# Need to turn off fan on dell laptop



## mingqi53

Have you tried lowering the power settings to power saver mode?

You can reduce the maximum state of your processor, which should result in reducing the likelihood of your fan spinning up.

Speedfan may be capable of doing this as well.


----------



## ryanbob1234

Have you tried cleaning it out recently?

Or have the bearings gone?

Just take it apart and unplug it or just jam a little bit cardboard in it


----------



## micfiygd

Yeah I might just take it apart.

was just wondering if there was a software solution


----------



## kingpin4329

Quote:


> Originally Posted by *micfiygd;15450471*
> So I have a dell laptop that is a few years old and today the fan starting making a really horrible noise whenever it starts to run.
> 
> Is there a way that I can stop the fan from running at all? I only use it for taking notes so I'm not worried about it overheating.

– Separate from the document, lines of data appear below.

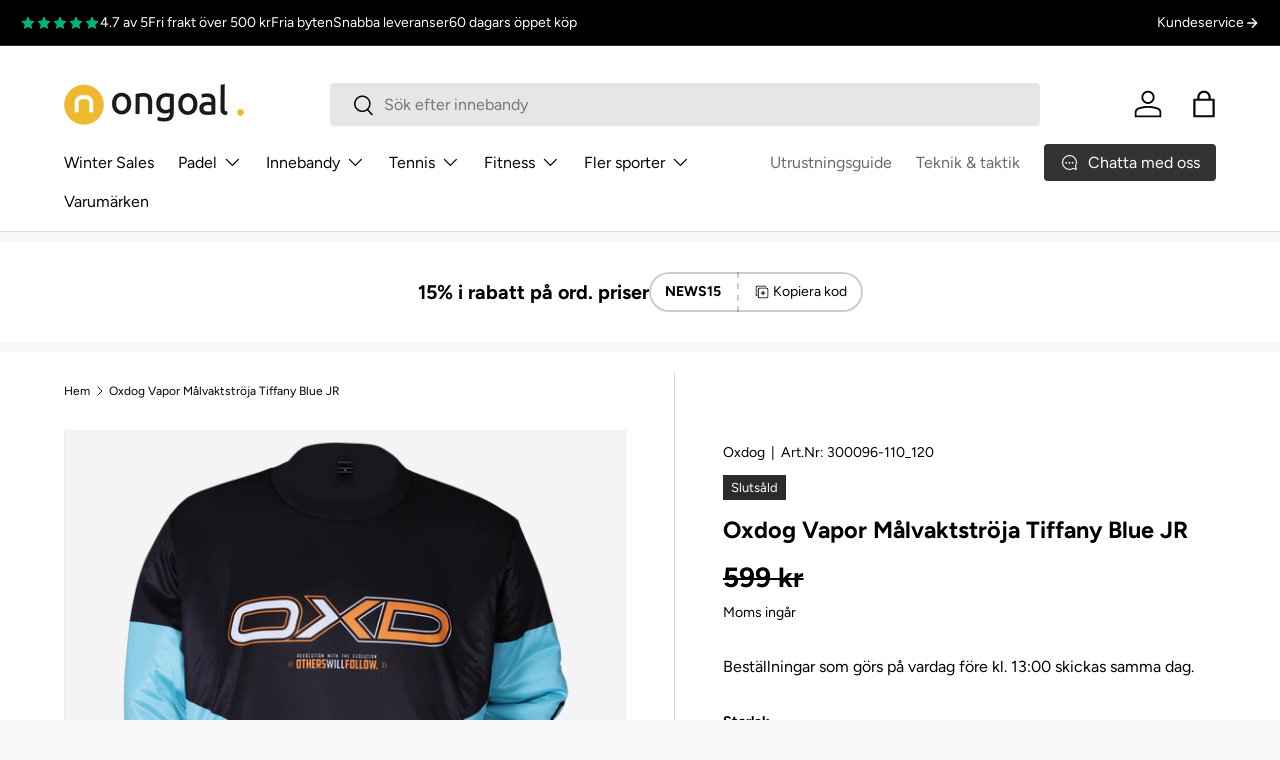

--- FILE ---
content_type: text/javascript
request_url: https://cdn.shopify.com/extensions/019aeda5-3c49-79a8-93b2-5f334c741196/qliro-extension-26/assets/qliro-widget.js
body_size: -52
content:
const countryArr = ["SE", "NO", "DK", "FI"];
const langArr = ["sv", "no", "da", "fi", "en"];

let hasExecuted = false;
let widgetKey = "rCbxBOgggt12TH5jmzMO"

const createWidgetScript = () => {
  const selectedCountry = (document.querySelector(".qliro-banner-container")?.getAttribute("country") || 
                           document.querySelector(".qliro-widget-container")?.getAttribute("country")) || "SE";

  const selectedLang = (document.querySelector(".qliro-banner-container")?.getAttribute("lang") ||
                        document.querySelector(".qliro-widget-container")?.getAttribute("lang")) || "en";

  // Normalize nb (Norwegian Bokmål) to no for Qliro compatibility
  const normalizedLang = selectedLang === 'nb' ? 'no' : selectedLang;

  let src = `https://widgets.qliro.com/?m=${widgetKey}&c=SE&l=en`;

  if (countryArr.includes(selectedCountry) && langArr.includes(normalizedLang)) {
    src = `https://widgets.qliro.com/?m=${widgetKey}&c=${selectedCountry}&l=${normalizedLang}`;
  } else if (countryArr.includes(selectedCountry)) {
    src = `https://widgets.qliro.com/?m=${widgetKey}&c=${selectedCountry}&l=en`;
  } else if (langArr.includes(normalizedLang)) {
    src = `https://widgets.qliro.com/?m=${widgetKey}&c=SE&l=${normalizedLang}`;
  }

  // Load the script if not already loaded
  if (!window.qliroScriptLoaded) {
    const script = document.createElement('script');
    script.src = src;
    script.async = true;
    document.head.appendChild(script);
    window.qliroScriptLoaded = true;
  }
};

const observer = new MutationObserver((mutationsList, observer) => {
  if (hasExecuted) return; // Prevent executing multiple times

  const bannerContainer = document.querySelector(".qliro-banner-container");
  const widgetContainer = document.querySelector(".qliro-widget-container");

  if (bannerContainer || widgetContainer) {
    hasExecuted = true; // Set flag to true
    createWidgetScript(); // Call the function to create the widget script
    observer.disconnect(); // Stop observing
  }
});

// Start observing the document for changes
observer.observe(document.body, {
  childList: true,
  subtree: true
});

I'd be worried about turning off the fan completely.
You can do this in the bios im sure, however just because you "just take notes" doesnt mean the processor wont be used much. Its obviously spinning now for a reason (even with you "just taking notes"). You disable the fan and you will probably see yourself with a dead CPU soon.


----------



## DuckieHo

Quote:


> Originally Posted by *micfiygd;15450471*
> So I have a dell laptop that is a few years old and today the fan starting making a really horrible noise whenever it starts to run.
> 
> Is there a way that I can stop the fan from running at all? I only use it for taking notes so I'm not worried about it overheating.


The fan is turning on today... that means it needs the cooling.

Open it up and add a few drops of oil on the fan spindle (there should be a hole under the fan's sticker). Had to do this with a 5 year old machine myself over the summer.


----------



## Z32

Personally, I would go to:
Start -> Control Panel -> Power Options

Change Plan Settings next to Power Saver. (Or create a new plan, call it "Low Fan"









Change Advanced Power Settings









Under Processor power management tab, change Minimum Processor State to 0%
(This will allow your CPU to rest, at the cost of more responsive initial application loading. the difference is minimal for applications, and great on power savings)

System Cooling policy: Passive
(This will clock down your CPU before it turns on a fan, preventing your fan from turning on as regularly)

Maximum Processor State, ~20%
(This caps your processor to 20% usage, keeping heat and electricity usage down, and the only down side is some things may take longer to open. no worries on a typing computer!)

Save the settings and select that plan to activate it.

Hope this helps get your laptop fan's usage much less
If the fan is still frequently turning on, next step is to take off the keyboard on the laptop and blow out the fan and heatsink area, and if necessary, oil the fan. Happy tuning!


----------